L’armée espagnole à la bataille d’Avins (1635)

L’armée espagnole à la bataille d’Avins (1635)

Selon le Mercure Français, l’armée espagnole de Flandre comptait, à la mi-1634, 23 000 hommes de pied et 7 000 chevaux. L’infanterie était composée de quatre régiments d’Espagnols des Maîtres de camp Alonso Ladron, Marquis de Celade, Dom Francisco Capate, et dix compagnies d’Espagnols nouvellement venus d’Espagne, comptés pour un quatrième régiment ; trois régiments d’Italiens des Maîtres de camp duc Doria, marquis Sfondrato, dom Andrea Cantelmo ; sept régiments de Wallons des Maîtres de camp les comtes de Fresin et de Fontaine, le sieur de Ribaucourt, le baron de Wesemal, les sieurs de Triest, de Custrines & de Crequy ; quatre régiments de hauts Allemands des comtes d’Isembourg, de Hoochstrate, du colonel Rouvrois (ou Rouvroy) & du prince de Barbançon ; deux régiments de bas Allemands du marquis de Lede et du colonel Brion ; un régiment d’Anglais du Maître de camp Tresan ; et deux régiments d’Irlandais du comte de Tirconel et de dom Eugenio Onel, qui faisaient en tout vingt- trois régiments. La cavalerie qui était sous la charge du comte de Nassau, était composée de soixante huit compagnies, & des cinq régiments des comtes Buquoy, d’Isembourg, de Salms, du marquis de Celade et du prince Barbançon. En juillet 1634, le marquis d’Aytonne demande au prince Thomas de lever de l’infanterie et de la cavalerie.

Le corps du prince Thomas de Savoie qui va affronter l’armée française ne comptait qu’une partie de ces forces : 10 000 fantassins en 120 enseignes, 3 000 chevaux en 45 cornettes et 16 canons selon Richelieu, 8 000 fantassins et 2 000 chevaux selon Gualdo Priorato. Le comte de Feira en était maître de camp général, le comte de Buquoy y commandait la cavalerie et le comte d’Hoochstrate, l’infanterie. Si on en croit le Mercure Français, les meilleurs régiments ne faisaient pas partie de ce corps puisque, après la bataille, le Cardinal Infant s’était retranché le long du Demer vers Tillemont, avec une armée composée des restes de celle du Prince Thomas, et de ses autres forces où étaient les meilleurs et plus vieux régiments.

▸ **Exercice 1**:
Recopiez à l'identique les lignes des enregistrements, en commençant à celle qui contient « Based on the » et en terminant à la fin des enregistrements.
Les enregistrements qui suivent n'ont aucun rapport avec le texte.

▸ **Lignes de données**:
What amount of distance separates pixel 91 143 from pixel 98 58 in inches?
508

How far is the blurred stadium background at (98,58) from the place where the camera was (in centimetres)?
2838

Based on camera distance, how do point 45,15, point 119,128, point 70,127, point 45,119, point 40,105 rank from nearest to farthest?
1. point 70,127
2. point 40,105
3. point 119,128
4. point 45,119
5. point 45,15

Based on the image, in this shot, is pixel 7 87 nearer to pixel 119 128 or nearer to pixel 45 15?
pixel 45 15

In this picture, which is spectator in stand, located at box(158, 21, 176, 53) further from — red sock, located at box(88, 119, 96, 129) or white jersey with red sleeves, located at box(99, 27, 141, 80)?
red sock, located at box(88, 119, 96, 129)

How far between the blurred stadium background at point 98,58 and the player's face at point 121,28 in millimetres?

▸ **Exercice 2**:
D'après le texte sur l'armée espagnole à Avins, répondez brièvement :
(a) Combien d'hommes de pied l'armée espagnole de Flandre comptait-elle à la mi-1634 selon le Mercure Français ?
(b) Qui commandait la cavalerie dans le corps du prince Thomas de Savoie ?
(c) Combien de canons ce corps comptait-il selon Richelieu ?

▸ **Résultat final 1**:
Based on the image, in this shot, is pixel 7 87 nearer to pixel 119 128 or nearer to pixel 45 15?
pixel 45 15

In this picture, which is spectator in stand, located at box(158, 21, 176, 53) further from — red sock, located at box(88, 119, 96, 129) or white jersey with red sleeves, located at box(99, 27, 141, 80)?
red sock, located at box(88, 119, 96, 129)

How far between the blurred stadium background at point 98,58 and the player's face at point 121,28 in millimetres?

▸ **Résultat final 2**:
(a) 23 000 hommes de pied.
(b) Le comte de Buquoy.
(c) 16 canons.